Gettting to Puerto Princesa, Palawan via Iloilo with stopover at Cuyo Island
If there is any Philippine destination that can be truly called a “tropical paradise,” it is Palawan. Sparkling emerald waters. Fine white beaches. Spectacular marine life. Postcard-perfect destinations. A long strip of land, the South China Sea laps Palawan at the western coast and the Sulu Sea at the east.
Pressed between two regional waters, not for nothing why this southwesternmost island province has been shaped into spectacular nature sights that amount to no less than an out-of-this-world quality. From the Calamian islands at the northern fringe, down to the Balabac-Bugsuk islands at the southern tip, virtually every part of Palawan is fit for a tropical hideaway.
A quick approach to Palawan is by air. A daily early morning flight leaves Manila and arrives at Puerto Princesa, Palawan’s largest city, in 45 minutes.
But coming from the Visayan island of Panay presents different sights that come with different experiences. A roll-on roll-off (RORO) ferry from Iloilo City sails to Puerto Princesa in a 36-hour ride.
What’s interesting about this route is that it leaves Iloilo’s Port Milagrosa at Lapuz village after dark, crosses the Sulu Sea, and makes a stopover halfway the next day at the little-known Cuyo island. Boat ticket costs around Php 1,070 plus terminal fees.
The boat leaves Iloilo at 6 pm. After 14 hours at sea, it makes a 6-hour pit stop at the charming Cuyo island to unload and reload passengers and cargoes. The boat lifts anchor at 3 p.m.
Cuyo is composed of 45 scattered islets. It has been the capital of Palawan from 1873 to 1903. For nearly 300 years, Cuyo and the rest of the Palawan islands have been a constant prey to Southeast Asian slave raiders. Balabac island, Palawan’s southernmost island, is right next to Borneo. Until the Spanish in Manila found the money to purchase 3 steamships from England around 1845 that outsailed the fast pirates’ sailboats. After two years of reconnaissance, the Spaniards finally crushed the pirates’ fortresses at the Sulu archipelago in 1848.

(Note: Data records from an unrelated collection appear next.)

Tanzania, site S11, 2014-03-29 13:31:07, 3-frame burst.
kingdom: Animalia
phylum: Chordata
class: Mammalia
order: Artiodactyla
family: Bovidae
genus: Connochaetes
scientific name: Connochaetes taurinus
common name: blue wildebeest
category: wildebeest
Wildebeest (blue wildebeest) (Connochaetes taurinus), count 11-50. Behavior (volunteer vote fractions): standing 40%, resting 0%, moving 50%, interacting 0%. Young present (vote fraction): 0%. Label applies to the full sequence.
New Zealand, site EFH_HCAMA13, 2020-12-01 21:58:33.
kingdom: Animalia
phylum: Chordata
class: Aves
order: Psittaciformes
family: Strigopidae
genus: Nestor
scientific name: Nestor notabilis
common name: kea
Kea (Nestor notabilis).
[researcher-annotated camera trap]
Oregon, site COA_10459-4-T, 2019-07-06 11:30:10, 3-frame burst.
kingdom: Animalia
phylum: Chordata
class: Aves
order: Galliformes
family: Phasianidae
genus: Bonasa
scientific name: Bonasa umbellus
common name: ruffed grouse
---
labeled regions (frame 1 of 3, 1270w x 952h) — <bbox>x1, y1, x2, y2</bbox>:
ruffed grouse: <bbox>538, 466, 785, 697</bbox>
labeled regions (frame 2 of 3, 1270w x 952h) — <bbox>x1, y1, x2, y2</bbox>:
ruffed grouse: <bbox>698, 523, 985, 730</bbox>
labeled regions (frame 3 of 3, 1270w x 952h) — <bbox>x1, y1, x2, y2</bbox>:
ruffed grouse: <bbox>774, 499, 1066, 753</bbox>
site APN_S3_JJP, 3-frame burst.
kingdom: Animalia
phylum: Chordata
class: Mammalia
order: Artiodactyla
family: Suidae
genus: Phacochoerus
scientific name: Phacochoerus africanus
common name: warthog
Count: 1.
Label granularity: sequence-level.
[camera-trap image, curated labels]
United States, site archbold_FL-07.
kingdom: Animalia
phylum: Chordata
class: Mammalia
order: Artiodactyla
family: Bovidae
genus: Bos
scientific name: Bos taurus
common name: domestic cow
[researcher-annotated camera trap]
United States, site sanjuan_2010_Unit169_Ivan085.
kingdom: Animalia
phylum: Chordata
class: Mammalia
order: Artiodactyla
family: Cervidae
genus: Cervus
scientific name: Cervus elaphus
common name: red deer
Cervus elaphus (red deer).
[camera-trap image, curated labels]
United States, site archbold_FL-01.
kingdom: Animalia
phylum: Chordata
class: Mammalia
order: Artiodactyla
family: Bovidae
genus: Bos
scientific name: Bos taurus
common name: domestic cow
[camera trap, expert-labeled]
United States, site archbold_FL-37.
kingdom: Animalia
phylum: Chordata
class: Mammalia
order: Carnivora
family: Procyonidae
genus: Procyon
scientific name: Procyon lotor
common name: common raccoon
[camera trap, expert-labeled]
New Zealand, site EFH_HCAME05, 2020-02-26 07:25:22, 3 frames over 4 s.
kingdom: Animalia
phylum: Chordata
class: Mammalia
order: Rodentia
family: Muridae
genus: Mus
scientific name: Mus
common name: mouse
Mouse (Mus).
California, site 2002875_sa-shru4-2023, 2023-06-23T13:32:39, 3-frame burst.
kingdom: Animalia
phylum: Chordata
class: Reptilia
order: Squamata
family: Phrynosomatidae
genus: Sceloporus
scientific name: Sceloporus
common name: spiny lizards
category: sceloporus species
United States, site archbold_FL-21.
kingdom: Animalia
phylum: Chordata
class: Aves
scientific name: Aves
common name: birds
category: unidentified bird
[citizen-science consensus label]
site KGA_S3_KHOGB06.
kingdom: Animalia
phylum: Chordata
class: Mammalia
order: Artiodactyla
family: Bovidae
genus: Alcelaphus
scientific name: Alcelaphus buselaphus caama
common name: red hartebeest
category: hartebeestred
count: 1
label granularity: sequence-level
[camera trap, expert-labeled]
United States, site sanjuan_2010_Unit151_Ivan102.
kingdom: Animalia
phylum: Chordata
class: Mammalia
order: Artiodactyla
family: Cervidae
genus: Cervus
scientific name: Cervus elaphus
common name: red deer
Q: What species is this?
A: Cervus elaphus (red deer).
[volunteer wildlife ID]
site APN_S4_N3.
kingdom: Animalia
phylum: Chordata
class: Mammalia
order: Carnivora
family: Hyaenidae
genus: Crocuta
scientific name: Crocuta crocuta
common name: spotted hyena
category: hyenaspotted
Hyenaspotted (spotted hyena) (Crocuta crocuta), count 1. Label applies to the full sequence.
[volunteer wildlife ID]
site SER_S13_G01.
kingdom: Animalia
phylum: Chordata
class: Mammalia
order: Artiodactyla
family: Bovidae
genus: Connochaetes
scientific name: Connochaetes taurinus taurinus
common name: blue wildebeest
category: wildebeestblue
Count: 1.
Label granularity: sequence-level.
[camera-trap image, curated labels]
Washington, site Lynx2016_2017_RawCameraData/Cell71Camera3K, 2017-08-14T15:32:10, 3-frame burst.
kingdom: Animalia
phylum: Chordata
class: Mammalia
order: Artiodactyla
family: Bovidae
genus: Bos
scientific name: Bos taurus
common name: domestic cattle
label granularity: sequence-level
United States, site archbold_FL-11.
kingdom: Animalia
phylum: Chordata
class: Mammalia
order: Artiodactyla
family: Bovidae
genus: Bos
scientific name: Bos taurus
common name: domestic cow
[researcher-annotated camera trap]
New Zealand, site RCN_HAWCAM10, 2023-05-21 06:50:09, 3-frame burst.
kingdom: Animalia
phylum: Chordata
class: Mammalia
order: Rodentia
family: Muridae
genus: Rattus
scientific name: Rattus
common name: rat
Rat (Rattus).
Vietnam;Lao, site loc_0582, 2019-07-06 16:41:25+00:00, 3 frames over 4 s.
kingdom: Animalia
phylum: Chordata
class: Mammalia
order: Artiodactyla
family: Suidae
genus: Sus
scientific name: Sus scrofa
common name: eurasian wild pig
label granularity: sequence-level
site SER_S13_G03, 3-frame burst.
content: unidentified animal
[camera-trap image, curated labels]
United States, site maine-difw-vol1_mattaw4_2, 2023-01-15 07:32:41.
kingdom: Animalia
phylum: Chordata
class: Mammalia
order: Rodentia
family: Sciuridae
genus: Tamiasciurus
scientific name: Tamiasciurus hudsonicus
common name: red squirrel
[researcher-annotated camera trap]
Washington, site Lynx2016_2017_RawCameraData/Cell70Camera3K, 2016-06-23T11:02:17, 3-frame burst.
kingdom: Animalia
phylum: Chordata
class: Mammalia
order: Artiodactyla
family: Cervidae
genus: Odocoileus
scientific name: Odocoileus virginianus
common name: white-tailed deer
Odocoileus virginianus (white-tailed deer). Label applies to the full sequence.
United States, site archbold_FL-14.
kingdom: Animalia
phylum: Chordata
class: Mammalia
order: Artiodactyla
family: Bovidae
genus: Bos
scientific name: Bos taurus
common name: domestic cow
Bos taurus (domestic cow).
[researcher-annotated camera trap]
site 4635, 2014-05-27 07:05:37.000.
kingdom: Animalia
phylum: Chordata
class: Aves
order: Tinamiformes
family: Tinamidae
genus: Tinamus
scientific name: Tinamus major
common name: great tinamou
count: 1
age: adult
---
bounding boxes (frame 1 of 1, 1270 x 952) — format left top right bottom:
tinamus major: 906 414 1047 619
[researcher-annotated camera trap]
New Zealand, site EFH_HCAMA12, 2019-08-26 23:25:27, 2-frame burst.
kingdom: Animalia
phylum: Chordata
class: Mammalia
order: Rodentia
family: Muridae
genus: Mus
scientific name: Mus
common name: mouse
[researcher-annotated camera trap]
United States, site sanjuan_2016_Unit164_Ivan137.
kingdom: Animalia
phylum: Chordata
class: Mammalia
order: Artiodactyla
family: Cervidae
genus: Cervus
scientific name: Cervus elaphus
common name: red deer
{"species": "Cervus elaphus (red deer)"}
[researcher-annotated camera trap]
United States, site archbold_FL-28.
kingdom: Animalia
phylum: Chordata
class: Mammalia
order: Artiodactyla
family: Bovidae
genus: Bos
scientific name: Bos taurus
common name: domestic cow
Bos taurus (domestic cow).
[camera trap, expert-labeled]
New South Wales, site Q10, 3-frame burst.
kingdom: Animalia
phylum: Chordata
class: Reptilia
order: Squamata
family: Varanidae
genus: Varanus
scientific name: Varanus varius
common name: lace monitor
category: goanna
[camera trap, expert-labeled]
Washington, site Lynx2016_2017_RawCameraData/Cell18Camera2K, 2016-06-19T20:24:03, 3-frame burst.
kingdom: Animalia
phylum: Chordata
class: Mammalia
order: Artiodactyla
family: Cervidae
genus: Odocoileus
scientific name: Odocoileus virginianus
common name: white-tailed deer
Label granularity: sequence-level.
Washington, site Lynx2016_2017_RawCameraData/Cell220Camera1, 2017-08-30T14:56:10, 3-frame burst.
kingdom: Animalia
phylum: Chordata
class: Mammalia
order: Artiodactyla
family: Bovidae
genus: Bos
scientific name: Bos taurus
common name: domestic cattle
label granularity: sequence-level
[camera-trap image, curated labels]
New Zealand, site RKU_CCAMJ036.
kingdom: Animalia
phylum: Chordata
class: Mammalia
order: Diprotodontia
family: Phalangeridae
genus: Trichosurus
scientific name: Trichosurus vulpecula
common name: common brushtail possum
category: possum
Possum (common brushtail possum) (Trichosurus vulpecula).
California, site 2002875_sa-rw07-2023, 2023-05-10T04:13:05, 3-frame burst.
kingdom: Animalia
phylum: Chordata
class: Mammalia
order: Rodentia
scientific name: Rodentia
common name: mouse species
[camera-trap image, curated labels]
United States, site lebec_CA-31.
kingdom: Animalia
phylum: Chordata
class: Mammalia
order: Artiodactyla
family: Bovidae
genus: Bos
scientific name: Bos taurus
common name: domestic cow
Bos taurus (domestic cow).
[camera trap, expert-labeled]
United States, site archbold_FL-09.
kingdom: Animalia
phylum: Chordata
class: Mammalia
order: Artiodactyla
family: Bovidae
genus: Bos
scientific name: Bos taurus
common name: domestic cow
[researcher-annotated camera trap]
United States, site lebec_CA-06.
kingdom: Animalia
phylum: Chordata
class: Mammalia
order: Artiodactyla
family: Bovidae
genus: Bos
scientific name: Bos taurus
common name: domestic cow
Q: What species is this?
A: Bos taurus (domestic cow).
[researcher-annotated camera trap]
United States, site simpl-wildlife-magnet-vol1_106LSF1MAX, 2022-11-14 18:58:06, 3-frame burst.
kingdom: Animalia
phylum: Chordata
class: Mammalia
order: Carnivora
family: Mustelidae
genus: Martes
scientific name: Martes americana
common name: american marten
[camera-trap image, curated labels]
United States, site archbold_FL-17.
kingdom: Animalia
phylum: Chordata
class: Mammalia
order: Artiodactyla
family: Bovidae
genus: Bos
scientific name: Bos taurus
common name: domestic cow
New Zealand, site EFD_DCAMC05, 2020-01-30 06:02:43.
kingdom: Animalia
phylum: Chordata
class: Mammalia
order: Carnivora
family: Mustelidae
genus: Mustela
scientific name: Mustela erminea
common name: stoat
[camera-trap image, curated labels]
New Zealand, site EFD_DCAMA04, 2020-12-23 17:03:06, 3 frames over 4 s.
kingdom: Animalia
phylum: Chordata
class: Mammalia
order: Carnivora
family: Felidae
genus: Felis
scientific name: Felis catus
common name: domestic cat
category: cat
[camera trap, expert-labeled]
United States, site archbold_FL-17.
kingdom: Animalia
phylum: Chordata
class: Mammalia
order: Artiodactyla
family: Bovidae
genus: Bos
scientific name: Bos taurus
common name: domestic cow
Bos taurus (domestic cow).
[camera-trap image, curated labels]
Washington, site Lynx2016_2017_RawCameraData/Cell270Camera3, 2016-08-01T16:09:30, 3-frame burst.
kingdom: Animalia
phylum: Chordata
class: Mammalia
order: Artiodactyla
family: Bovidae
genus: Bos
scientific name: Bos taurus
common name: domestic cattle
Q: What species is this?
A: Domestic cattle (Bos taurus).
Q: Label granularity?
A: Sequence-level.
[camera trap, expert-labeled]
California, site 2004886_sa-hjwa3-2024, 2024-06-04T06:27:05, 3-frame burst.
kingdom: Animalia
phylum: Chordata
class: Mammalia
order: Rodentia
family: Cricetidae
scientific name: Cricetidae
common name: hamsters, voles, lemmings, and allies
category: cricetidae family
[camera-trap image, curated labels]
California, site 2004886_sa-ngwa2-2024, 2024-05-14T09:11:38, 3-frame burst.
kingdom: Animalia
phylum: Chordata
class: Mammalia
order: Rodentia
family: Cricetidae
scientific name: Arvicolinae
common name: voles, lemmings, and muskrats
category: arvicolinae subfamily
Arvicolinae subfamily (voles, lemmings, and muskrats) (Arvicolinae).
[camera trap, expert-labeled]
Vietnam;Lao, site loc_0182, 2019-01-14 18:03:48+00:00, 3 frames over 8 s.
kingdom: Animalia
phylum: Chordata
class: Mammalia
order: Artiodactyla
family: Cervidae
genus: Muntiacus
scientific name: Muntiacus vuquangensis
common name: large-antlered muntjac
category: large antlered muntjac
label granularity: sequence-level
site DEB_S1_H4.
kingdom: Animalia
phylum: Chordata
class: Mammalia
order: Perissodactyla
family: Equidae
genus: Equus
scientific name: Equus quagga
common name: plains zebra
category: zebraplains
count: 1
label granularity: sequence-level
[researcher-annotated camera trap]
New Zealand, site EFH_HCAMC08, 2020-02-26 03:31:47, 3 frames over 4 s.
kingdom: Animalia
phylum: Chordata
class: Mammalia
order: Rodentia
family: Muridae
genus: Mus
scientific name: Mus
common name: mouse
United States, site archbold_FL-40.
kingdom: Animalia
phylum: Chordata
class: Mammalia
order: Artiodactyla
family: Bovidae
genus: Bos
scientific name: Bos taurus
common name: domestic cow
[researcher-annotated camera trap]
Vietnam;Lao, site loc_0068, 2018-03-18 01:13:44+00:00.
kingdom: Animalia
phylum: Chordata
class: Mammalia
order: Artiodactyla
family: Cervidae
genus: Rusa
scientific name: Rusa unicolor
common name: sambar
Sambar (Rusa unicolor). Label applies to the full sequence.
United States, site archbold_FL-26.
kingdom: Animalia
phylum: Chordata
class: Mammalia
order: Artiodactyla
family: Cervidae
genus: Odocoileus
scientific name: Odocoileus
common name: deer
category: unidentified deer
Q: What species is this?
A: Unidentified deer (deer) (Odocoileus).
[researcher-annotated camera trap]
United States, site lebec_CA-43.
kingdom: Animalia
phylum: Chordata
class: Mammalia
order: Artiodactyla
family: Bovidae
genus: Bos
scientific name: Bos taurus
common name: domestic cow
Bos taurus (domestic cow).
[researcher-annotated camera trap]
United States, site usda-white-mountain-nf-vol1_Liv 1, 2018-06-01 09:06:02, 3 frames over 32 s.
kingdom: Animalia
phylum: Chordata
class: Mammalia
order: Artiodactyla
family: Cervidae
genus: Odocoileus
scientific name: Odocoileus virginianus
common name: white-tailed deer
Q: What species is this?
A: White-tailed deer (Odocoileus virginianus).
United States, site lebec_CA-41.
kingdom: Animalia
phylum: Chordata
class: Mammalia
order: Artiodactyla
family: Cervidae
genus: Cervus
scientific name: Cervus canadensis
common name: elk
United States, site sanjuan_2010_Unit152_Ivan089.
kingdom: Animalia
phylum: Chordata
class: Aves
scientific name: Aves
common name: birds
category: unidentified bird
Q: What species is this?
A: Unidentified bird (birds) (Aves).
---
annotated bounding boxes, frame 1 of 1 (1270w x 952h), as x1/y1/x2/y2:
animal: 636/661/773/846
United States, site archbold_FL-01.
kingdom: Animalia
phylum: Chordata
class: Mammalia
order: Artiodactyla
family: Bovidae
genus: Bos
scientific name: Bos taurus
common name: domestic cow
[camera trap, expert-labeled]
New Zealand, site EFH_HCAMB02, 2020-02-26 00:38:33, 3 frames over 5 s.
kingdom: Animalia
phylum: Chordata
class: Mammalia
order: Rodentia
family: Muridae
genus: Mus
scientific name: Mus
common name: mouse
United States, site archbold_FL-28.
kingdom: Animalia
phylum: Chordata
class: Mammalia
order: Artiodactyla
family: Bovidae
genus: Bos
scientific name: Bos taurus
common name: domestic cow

Hence, Cuyo’s church is unique. It is a fortress walled by massive stones and parapets. The proliferation of saintly statues up the wall and about the plaza imply the deep-seated desire of the colonizers to be saved from Moro predations in this God-forsaken outpost.
It takes half an hour to walk around this fishing town. The wooden houses are painted with bright colors. Some stood delicately over stilts. The beaches are pristine. Sun yourself at Quijano or Capusan beaches. Tabunan Beach has a walkway of neatly compacted sandstones. Meals of grilled fish and seafood can be had along the beach. High-end Amanpulo Resort is located at Pamalican Island around here.
The next ride to Puerto Princesa is longer. After 16 hours, the city’s belfry, buildings and houses appear densely stacked up amid lush mountains under the midday the sun.
The air approach looks nearly the same. Mountains and lush vegetation looms over the city’s airport. You immediately get the feeling that civilization meets the wilds here. There are no cabs around except the ubiquitous trikes that charge Php 50 for a ride downtown. But actually, downtown is just a 15-minute walk from the airport.